-- Start of Stored records --

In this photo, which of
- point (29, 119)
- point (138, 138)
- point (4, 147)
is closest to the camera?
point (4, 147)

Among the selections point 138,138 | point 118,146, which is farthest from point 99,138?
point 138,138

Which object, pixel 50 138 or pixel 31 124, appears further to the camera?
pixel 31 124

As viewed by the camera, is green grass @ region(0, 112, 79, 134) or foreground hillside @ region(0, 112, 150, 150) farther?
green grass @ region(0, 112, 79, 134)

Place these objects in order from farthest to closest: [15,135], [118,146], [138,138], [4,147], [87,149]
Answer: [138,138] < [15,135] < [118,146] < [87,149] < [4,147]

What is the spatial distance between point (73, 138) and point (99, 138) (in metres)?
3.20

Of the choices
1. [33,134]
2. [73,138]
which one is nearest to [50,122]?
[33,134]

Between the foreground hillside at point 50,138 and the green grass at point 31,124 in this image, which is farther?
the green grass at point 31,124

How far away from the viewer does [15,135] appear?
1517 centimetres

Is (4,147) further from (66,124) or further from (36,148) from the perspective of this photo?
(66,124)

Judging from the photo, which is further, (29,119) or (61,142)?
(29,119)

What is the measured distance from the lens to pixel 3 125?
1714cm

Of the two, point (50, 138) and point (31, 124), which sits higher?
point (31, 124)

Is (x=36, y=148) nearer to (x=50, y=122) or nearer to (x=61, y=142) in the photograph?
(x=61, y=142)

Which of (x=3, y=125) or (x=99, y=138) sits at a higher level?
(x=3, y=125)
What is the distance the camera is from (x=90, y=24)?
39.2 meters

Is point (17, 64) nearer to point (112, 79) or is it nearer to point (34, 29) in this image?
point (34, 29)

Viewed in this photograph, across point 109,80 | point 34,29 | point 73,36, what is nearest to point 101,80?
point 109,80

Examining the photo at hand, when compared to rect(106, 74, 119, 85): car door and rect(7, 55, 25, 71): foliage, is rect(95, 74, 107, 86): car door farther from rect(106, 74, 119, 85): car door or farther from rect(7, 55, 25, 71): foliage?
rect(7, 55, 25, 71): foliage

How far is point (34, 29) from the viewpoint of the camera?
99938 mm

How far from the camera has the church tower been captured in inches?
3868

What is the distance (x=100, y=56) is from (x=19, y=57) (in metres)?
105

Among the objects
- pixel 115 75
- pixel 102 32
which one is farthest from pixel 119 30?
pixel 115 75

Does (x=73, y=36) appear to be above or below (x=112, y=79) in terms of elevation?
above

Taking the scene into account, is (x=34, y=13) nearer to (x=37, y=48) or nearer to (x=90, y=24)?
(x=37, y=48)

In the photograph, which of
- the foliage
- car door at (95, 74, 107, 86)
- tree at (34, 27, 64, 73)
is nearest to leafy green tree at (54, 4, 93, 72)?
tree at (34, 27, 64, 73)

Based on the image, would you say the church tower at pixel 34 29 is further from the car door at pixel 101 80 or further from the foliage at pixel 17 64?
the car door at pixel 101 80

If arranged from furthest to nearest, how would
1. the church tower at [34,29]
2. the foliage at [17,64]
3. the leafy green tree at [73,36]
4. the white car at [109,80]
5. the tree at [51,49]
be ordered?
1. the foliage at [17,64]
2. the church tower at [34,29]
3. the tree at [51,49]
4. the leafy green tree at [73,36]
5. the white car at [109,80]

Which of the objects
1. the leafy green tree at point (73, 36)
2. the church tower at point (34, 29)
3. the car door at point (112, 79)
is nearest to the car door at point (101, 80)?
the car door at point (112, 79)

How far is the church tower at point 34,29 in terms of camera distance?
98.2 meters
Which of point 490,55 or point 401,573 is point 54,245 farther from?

-- End of Stored records --

What you need to do: Quote the entire listing above exactly.

Solved problem:
In this photo, which of
- point (29, 119)
- point (138, 138)
- point (4, 147)
is closest to the camera?
point (4, 147)

Among the selections point 138,138 | point 118,146, which is farthest from point 99,138?
point 138,138

Which object, pixel 50 138 or pixel 31 124, appears further to the camera?
pixel 31 124

As viewed by the camera, is green grass @ region(0, 112, 79, 134) or foreground hillside @ region(0, 112, 150, 150) farther?
green grass @ region(0, 112, 79, 134)

Place these objects in order from farthest to closest: [15,135], [118,146], [138,138], [4,147], [87,149]
Answer: [138,138] < [15,135] < [118,146] < [87,149] < [4,147]

What is the spatial distance between point (73, 138) and point (99, 138) (in metres)?
3.20

Of the choices
1. [33,134]
2. [73,138]
which one is nearest to [50,122]?
[33,134]

Between the foreground hillside at point 50,138 and the green grass at point 31,124 in this image, which is farther?
the green grass at point 31,124

How far away from the viewer does [15,135] appear?
1517 centimetres

Is (4,147) further from (66,124) or further from (36,148) from the perspective of this photo?
(66,124)

Judging from the photo, which is further, (29,119) or (61,142)?
(29,119)

What is the measured distance from the lens to pixel 3 125?
1714cm

Of the two, point (50, 138) and point (31, 124), which sits higher?
point (31, 124)

Is (x=36, y=148) nearer to (x=50, y=122) or nearer to (x=61, y=142) in the photograph?
(x=61, y=142)

Which of (x=3, y=125) or (x=99, y=138) sits at a higher level?
(x=3, y=125)
What is the distance the camera is from (x=90, y=24)?
39.2 meters

Is point (17, 64) nearer to point (112, 79) or is it nearer to point (34, 29) in this image?
point (34, 29)

Viewed in this photograph, across point 109,80 | point 34,29 | point 73,36, what is nearest to point 101,80?
point 109,80

Examining the photo at hand, when compared to rect(106, 74, 119, 85): car door and rect(7, 55, 25, 71): foliage, is rect(95, 74, 107, 86): car door farther from rect(106, 74, 119, 85): car door or farther from rect(7, 55, 25, 71): foliage?
rect(7, 55, 25, 71): foliage

How far is point (34, 29) from the viewpoint of the camera?
99938 mm

How far from the camera has the church tower been captured in inches?
3868

What is the distance (x=100, y=56) is from (x=19, y=57) (in metres)?
105

Among the objects
- pixel 115 75
- pixel 102 32
which one is farthest from pixel 119 30?
pixel 115 75

Does (x=73, y=36) appear to be above or below (x=112, y=79) in terms of elevation?
above

Taking the scene into account, is (x=34, y=13) nearer to (x=37, y=48) or nearer to (x=90, y=24)?
(x=37, y=48)

In the photograph, which of
- the foliage
- car door at (95, 74, 107, 86)
- tree at (34, 27, 64, 73)
is nearest to leafy green tree at (54, 4, 93, 72)?
tree at (34, 27, 64, 73)

Based on the image, would you say the church tower at pixel 34 29 is further from the car door at pixel 101 80 or further from the foliage at pixel 17 64?
the car door at pixel 101 80

If arranged from furthest to nearest, how would
1. the church tower at [34,29]
2. the foliage at [17,64]
3. the leafy green tree at [73,36]
4. the white car at [109,80]
5. the tree at [51,49]
be ordered?
1. the foliage at [17,64]
2. the church tower at [34,29]
3. the tree at [51,49]
4. the leafy green tree at [73,36]
5. the white car at [109,80]

Which of the objects
1. the leafy green tree at point (73, 36)
2. the church tower at point (34, 29)
3. the car door at point (112, 79)
is nearest to the car door at point (101, 80)?
the car door at point (112, 79)

How far is the church tower at point 34,29 in terms of camera distance?
98.2 meters
Which of point 490,55 or point 401,573 is point 54,245 farther from?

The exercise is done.